Tropical to warm temperate latitudes in the western Atlantic Ocean
Deep-sea coral reefs
Vulnerable To Extinction
Class Anthozoa (corals, anemones, and relatives), Order Scleractinia (stony corals)
The ivory bush coral is a true stony coral that lives on both shallow and deep coral reefs. Like all corals, this species is closely related to anemones, jellyfishes, and other animals in the Phylum Cnidaria. As this species is known to occur in both shallow and deep waters, different populations utilize different means of obtaining food resources.
Shallow-water populations are known to have symbiotic algae living within their cells, providing the corals with excess energy that they make via photosynthesis (the use of sunlight to convert carbon dioxide into food/energy). Nearly all species of shallow-water corals and several other groups of reef invertebrates have symbiotic relationships with these algae. On deep reefs, however, there is not sufficient sunlight to undergo photosynthesis, so ivory bush corals there instead obtain all of their energy by filter feeding individual plankton from the water that flows along deep-sea currents.
Wherever it lives, the ivory bush coral builds structure that provides habitat for hundreds of other species of invertebrates and fishes, including several that are commercially important. In some areas, this species can be the most common coral on reefs. Typically, this coral is found at depths of 150-500 feet (~50-150 m), but individuals can be found on shallow reefs as well. The densest ivory bush coral “forests” are located at depths of approximately 150-300 feet (~50-100 m).
Like all stony corals, the ivory bush coral builds a skeleton of calcium carbonate – a compound that will become increasingly more rare as the ocean acidifies (a phenomenon caused by the ocean’s absorption of acidic carbon dioxide from the atmosphere). As deep waters are naturally more acidic than shallow waters, deep-water corals are particularly vulnerable to this problem. Unless people cut carbon dioxide emissions, scientists predict the waters in which deep-water corals live may eventually become acidic enough to literally dissolve their skeletons. Acidification not only risks the survival of this and other corals but also the high numbers of other species that rely on coral reef structure as their primary habitat.

Data supplied:

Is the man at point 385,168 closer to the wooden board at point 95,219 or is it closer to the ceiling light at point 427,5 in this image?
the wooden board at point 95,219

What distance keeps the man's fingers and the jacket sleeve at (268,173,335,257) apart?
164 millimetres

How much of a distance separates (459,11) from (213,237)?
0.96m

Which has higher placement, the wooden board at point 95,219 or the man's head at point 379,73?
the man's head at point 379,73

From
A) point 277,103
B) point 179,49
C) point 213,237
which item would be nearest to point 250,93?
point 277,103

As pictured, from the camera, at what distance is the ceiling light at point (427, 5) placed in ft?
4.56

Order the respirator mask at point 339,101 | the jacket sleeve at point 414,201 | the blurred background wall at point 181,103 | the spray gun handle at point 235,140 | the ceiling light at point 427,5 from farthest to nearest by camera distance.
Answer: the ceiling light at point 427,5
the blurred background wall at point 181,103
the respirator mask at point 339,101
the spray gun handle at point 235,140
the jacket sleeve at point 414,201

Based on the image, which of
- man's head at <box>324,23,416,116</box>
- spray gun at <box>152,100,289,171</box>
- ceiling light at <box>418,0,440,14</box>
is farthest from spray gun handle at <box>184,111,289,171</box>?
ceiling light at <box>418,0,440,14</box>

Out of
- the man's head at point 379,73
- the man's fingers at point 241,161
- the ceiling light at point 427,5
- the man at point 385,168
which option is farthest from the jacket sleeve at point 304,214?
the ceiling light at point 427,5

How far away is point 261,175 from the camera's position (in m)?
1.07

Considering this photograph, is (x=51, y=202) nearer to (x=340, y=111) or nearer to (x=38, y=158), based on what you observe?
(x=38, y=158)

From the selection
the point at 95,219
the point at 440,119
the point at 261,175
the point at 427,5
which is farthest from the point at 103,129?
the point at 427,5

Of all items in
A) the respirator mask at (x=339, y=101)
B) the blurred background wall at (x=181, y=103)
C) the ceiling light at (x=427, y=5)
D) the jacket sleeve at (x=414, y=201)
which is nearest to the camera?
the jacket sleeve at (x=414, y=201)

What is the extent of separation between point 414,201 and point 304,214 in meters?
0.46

Exercise: In the ivory bush coral text, at what depths are the densest "forests" of this coral located?

Result for this exercise: Approximately 150-300 feet (~50-100 m).